The model performance estimates were relatively good given the class imbalance (patients with sepsis compared to those without). But the relatively high number of false positives required to capture a true positive (as captured by the number needed to evaluate) would likely run the risk of alert fatigue for severe sepsis if the positive predictive values are not properly communicated to providers. However, further analyses of the false-positive predictions in the individual strata revealed that these groups of patients had high morbidity even without the diagnosis of severe sepsis. These false-positive patients included those requiring hospitalization and admission to the intensive care unit (ICU). In other words, even the model’s false positives for severe sepsis are of clinical utility to providers in the ED in predicting the risk of other decompensation events. This raises the question of whether the subject of deterioration is possibly more important to clinicians than just identification of sepsis or severe sepsis since screening and identification of criticality, of any kind, could be helpful to stimulate early and more general interventions. We believe that specific identification of sepsis and severe sepsis can prompt specific goal-directed interventions such as improved door to antibiotic times and early fluid resuscitation both of which are believed to be clinically important. Further, alerts generated on individual disease screening could be more useful than general alerts of criticality when it comes to achieving provider compliance with order sets.

This study had several limitations. Sepsis was identified using diagnosis codes and the corresponding model was created using a single center dataset. Additional studies based on the use of a larger multicenter dataset could provide a more accurate model. Although previous studies have demonstrated the utility of laboratory examinations and physician documentation for early sepsis identification34, we did not consider laboratory test values because laboratory results are not available at the time of triage. Another potential limitation, inherent in the use of electronic applications that depend on data, is the impact of bad or unexpected data. Data hastily entered during patient registration and during ED triage may invariably include errors that could result in unexpected failure, underestimation, or overestimation of risk. Also, patients who are likely to have sepsis, proceed to severe sepsis, and die will be captured in only one category. As a result, all 3 corresponding predictions should be taken seriously.

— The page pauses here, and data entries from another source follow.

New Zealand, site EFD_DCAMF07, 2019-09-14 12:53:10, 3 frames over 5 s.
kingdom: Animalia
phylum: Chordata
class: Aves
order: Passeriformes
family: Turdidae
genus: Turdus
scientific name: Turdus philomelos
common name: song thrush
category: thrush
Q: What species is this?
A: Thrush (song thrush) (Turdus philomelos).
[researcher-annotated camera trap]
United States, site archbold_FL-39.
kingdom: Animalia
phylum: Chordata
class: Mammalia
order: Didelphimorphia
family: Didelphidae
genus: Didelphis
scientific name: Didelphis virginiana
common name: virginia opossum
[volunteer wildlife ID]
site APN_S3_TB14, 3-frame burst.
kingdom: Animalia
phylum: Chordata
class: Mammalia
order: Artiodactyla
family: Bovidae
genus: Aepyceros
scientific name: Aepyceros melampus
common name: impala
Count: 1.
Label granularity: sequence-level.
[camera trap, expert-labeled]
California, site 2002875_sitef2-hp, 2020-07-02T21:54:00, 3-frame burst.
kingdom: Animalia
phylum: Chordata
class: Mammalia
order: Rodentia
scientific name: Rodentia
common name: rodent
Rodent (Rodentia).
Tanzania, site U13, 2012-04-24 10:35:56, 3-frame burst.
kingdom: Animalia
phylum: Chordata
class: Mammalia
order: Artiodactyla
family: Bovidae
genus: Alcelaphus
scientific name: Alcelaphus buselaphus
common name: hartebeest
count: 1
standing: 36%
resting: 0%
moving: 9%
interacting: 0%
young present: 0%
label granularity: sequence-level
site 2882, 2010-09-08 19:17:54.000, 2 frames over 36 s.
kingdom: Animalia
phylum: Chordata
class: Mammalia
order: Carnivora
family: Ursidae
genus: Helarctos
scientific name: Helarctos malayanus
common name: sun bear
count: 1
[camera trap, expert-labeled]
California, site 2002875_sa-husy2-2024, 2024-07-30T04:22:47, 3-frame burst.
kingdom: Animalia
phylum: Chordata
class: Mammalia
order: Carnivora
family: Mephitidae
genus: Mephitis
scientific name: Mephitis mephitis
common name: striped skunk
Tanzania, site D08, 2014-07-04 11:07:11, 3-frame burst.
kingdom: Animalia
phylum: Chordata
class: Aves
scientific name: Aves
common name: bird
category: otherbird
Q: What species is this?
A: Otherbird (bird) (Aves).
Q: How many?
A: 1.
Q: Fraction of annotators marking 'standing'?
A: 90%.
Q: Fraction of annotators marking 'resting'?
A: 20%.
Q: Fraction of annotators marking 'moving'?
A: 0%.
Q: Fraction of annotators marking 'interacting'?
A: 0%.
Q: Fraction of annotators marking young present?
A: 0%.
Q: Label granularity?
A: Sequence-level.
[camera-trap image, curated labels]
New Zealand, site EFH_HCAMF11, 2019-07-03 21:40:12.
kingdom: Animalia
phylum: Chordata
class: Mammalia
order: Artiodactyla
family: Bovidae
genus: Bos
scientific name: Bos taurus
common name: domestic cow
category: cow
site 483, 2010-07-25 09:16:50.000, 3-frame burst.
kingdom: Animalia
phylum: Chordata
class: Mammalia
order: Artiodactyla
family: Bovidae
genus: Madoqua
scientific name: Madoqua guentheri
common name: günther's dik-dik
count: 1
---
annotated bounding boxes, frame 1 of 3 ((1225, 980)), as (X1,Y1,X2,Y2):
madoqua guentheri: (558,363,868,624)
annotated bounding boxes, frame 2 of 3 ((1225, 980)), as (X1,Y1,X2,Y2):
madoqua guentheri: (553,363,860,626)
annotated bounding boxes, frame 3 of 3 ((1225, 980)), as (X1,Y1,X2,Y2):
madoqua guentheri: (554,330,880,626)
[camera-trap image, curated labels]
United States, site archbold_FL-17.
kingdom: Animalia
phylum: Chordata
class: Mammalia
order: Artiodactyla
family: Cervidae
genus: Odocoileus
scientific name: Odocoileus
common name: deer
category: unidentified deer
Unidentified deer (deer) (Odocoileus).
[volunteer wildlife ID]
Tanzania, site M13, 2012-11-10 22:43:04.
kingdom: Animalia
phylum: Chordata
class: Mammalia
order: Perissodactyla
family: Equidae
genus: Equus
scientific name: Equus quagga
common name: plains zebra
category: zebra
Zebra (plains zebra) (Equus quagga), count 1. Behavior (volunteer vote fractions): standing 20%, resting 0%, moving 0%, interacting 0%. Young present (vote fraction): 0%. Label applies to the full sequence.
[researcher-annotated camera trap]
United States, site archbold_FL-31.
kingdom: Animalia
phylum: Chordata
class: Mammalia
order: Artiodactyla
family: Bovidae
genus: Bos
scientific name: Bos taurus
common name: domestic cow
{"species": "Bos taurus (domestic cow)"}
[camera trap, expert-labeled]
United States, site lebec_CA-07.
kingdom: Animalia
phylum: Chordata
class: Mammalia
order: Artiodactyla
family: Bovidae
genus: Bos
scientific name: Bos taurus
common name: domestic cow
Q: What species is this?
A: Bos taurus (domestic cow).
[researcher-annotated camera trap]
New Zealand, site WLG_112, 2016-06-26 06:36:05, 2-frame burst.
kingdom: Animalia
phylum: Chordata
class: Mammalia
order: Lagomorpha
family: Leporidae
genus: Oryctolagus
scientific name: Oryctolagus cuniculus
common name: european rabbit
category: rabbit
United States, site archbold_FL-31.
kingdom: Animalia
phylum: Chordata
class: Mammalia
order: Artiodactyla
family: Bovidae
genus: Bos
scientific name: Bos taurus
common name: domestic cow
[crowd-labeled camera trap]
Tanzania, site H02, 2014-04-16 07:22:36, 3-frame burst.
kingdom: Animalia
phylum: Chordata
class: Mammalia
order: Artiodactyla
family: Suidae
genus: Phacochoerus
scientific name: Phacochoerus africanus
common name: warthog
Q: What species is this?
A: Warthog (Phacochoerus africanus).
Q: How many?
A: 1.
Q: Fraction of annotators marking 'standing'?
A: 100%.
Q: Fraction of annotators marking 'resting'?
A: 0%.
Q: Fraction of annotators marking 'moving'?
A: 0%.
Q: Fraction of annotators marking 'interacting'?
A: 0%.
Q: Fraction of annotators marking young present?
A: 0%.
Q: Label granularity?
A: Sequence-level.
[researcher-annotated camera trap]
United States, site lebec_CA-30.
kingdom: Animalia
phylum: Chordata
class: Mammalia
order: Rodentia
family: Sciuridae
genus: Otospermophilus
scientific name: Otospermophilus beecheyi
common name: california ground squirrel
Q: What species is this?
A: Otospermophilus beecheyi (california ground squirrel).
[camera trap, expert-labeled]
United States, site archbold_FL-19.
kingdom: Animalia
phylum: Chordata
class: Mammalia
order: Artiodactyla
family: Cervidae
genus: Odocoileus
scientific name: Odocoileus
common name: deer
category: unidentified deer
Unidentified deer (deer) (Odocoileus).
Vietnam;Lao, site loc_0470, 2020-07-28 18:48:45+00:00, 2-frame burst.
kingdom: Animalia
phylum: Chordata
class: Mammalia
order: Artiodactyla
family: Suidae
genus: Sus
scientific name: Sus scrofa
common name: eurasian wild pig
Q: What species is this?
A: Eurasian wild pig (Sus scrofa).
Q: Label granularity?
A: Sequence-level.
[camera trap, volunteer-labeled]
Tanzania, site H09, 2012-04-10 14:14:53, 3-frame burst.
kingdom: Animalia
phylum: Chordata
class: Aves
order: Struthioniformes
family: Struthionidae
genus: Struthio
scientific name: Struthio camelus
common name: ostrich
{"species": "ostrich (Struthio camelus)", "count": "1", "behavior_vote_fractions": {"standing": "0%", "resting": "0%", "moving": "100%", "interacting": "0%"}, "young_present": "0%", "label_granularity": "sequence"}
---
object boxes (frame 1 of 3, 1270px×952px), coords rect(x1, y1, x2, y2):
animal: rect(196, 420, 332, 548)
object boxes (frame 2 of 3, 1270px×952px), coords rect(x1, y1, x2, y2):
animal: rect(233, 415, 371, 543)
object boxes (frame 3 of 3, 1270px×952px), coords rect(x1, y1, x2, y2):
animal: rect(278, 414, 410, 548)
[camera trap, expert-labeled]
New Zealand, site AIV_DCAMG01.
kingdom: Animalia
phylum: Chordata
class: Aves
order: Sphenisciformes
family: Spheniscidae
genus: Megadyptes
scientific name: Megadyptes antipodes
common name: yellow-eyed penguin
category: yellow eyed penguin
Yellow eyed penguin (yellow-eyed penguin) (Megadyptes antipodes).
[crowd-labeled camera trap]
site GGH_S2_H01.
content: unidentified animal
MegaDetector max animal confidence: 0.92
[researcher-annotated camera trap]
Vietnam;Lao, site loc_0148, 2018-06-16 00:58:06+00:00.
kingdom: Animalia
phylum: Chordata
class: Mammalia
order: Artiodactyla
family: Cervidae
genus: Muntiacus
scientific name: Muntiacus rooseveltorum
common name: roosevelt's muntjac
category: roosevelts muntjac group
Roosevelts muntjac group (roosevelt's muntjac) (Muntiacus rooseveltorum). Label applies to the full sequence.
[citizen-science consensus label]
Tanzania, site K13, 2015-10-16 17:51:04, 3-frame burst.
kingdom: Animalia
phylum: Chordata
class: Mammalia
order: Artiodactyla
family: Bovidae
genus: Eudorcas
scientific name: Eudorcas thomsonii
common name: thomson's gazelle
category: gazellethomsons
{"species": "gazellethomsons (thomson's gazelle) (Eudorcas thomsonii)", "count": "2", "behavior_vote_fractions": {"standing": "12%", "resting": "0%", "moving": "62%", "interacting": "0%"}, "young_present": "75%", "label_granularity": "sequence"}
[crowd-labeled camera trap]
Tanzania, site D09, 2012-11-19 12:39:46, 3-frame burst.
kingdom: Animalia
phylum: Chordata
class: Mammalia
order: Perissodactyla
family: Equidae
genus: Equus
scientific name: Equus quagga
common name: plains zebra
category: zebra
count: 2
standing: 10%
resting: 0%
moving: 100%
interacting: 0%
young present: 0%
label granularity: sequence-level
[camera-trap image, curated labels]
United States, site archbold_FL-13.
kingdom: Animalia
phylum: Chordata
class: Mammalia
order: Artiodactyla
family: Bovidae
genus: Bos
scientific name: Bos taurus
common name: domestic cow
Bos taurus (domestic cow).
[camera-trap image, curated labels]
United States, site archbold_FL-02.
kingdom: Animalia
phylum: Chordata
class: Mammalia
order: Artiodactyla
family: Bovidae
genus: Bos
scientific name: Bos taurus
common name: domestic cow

The performance of our model indicates that a high proportion of patients with severe sepsis will be captured by the model. Notably, even false-positive predictions are of clinical value. The quality of care of patients at risk of severe sepsis can be improved if the predictions of the model are used in tandem with intervention protocols for severe sepsis. It is well known that early antibiotics and fluid resuscitation can improve clinical outcomes and prevent death in patients with severe sepsis7. Early identification of this subset of patients will lead to better care. The inpatient ward can be notified much earlier regarding the transfer of a high-risk patient. This could improve the early allocation of resources for such hospitalizations as well as increase the amount of time available for the clinical team to prepare for these patients, who are likely to require intensive care and/or close monitoring. The stochastic gradient boosting algorithm, extreme gradient boosting, was selected for this prediction tasks because it can appropriately handle missing data without convoluted statistical imputation processes, and it is very competitive with other algorithms in terms of model performance. This model can be implemented electronically and automatically integrated within the electronic medical record to provide an early warning tool for patients at risk of severe sepsis and poor outcomes within a few seconds of ED triage. In conclusion, the development of an extreme gradient boosting model based on selected ED triage variables can be used as an early warning tool for severe sepsis.